Fractional Sobolev spaces embed continuously into $JNQ^eta_{p,q}(R^n)$

New principles for set functions and cube classifications are established.

Abstract

To shed some light on the John--Nirenberg space, the authors in this article introduce the John--Nirenberg-$Q$ space via congruent cubes, $JNQ^\alpha_{p,q}(\mathbb{R}^n)$, which when $p=\infty$ and $q=2$ coincides with the space $Q_\alpha(\mathbb{R}^n)$ introduced by Ess\'en et al. in [Indiana Univ. Math.
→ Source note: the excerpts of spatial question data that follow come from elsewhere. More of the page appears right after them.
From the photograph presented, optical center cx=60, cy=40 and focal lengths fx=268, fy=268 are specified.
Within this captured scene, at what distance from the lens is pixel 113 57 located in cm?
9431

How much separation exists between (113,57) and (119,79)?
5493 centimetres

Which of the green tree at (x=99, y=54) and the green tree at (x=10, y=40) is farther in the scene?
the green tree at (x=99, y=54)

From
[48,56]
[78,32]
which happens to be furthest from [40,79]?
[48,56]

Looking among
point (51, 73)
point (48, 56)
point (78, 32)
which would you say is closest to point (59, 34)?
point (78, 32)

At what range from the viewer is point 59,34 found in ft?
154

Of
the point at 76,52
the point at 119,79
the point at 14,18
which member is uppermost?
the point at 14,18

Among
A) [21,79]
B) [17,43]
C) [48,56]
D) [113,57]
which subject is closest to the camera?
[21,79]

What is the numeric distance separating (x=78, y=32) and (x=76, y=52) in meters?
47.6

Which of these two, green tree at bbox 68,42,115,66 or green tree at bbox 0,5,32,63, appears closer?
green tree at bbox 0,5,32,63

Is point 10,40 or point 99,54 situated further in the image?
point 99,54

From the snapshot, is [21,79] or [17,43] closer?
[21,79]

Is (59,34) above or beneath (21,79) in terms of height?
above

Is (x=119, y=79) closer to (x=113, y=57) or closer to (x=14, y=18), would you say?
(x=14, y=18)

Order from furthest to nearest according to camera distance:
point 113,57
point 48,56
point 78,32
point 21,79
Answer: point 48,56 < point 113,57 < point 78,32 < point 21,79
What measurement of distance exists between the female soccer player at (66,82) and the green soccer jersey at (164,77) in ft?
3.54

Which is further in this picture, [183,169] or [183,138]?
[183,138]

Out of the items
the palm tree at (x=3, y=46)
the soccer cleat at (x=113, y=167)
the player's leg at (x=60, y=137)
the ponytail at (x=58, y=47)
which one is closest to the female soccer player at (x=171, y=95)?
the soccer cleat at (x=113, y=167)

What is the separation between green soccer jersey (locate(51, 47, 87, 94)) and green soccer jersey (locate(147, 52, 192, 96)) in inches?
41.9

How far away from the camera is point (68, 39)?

J. 49 (2000), 575-615]. Moreover, the authors show that, for some particular indices, $JNQ^\alpha_{p,q}(\mathbb{R}^n)$ coincides with the congruent John--Nirenberg space, or that the (fractional) Sobolev space is continuously embedded into $JNQ^\alpha_{p,q}(\mathbb{R}^n)$. Furthermore, the authors characterize $JNQ^\alpha_{p,q}(\mathbb{R}^n)$ via mean oscillations, and then use this characterization to study the dyadic counterparts. Also, the authors obtain some properties of composition operators on such spaces. The main novelties of this article are twofold: establishing a general equivalence principle for a kind of `almost increasing' set function introduced in this article, and using the fine geometrical properties of dyadic cubes to properly classify any collection of cubes with pairwise disjoint interiors and equal edge length.